This "gating" of the electrical current would avoid the potential
danger of discharging electrical current to the heart during
vunerable phases of depolarization which may lead to cardiac
arrhythmias.
[0042] Iontophoretically enhanced delivery requires that the
therapeutic agent carry a net charge under physiological conditions
whereas electroporation alone would be used for delivering
treatment agents that are not sufficiently ionized to iontophorese
well into tissues. Electroporation may also be the preferred
strategy for enhancing localized cellular targeting of a
systemically administered therapeutic agent.

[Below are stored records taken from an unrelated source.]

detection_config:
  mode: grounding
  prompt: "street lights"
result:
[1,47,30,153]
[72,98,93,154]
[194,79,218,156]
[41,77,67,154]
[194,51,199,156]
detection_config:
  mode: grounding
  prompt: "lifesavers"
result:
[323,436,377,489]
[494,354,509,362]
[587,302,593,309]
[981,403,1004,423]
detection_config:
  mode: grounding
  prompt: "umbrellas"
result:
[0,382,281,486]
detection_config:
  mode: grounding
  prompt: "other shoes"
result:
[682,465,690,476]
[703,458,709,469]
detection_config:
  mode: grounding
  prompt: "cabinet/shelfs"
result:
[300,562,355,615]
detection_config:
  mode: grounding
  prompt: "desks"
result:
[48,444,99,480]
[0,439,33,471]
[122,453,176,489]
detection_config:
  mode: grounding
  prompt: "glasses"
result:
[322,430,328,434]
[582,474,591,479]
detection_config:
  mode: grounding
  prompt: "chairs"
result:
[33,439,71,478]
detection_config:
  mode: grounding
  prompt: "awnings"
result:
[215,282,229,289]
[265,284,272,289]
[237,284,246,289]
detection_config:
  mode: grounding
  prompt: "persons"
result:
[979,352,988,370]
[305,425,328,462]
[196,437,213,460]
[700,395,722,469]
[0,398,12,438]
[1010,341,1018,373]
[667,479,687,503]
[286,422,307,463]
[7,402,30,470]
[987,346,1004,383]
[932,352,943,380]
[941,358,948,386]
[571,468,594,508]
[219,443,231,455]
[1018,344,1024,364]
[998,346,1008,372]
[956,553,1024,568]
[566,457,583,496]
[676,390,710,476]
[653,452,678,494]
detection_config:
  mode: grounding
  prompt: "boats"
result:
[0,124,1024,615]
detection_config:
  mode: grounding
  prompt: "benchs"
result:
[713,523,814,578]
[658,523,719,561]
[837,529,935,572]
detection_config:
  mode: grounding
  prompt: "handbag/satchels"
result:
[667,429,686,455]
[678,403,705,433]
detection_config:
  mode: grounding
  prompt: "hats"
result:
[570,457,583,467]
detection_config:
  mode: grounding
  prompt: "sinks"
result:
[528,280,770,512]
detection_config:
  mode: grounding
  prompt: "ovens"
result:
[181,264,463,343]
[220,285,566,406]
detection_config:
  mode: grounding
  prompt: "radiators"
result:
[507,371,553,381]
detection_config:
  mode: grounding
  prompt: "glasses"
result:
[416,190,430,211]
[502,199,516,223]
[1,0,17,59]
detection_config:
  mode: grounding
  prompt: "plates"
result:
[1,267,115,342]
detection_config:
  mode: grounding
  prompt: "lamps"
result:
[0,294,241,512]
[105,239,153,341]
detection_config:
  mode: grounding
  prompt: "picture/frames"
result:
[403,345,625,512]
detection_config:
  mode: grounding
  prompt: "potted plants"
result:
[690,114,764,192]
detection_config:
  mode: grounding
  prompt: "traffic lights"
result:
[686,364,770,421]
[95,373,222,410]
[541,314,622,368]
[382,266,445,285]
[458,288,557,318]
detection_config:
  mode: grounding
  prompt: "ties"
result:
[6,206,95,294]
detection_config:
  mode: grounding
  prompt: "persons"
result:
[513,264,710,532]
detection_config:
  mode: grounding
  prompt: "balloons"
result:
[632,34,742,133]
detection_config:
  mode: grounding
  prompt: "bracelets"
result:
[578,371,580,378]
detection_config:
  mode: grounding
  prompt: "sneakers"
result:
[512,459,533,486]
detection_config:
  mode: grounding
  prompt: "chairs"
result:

[0043] As used herein, the term "iontophoresis" means the migration
of ionizable molecules through a medium driven by an applied
low-level electrical potential. This electrically mediated movement
of molecules into tissues is superimposed upon concentration
gradient dependent diffusion processes. If the medium or tissue
through which the molecules travel also carries a charge, some
electro-osmotic flow occurs. However, generally, the rate of
migration of molecules with a net negative charge towards the
positive electrode and vice versa is determined by the net charge
on the moving molecules and the applied electrical potential. The
driving force may also be considered as electrostatic repulsion.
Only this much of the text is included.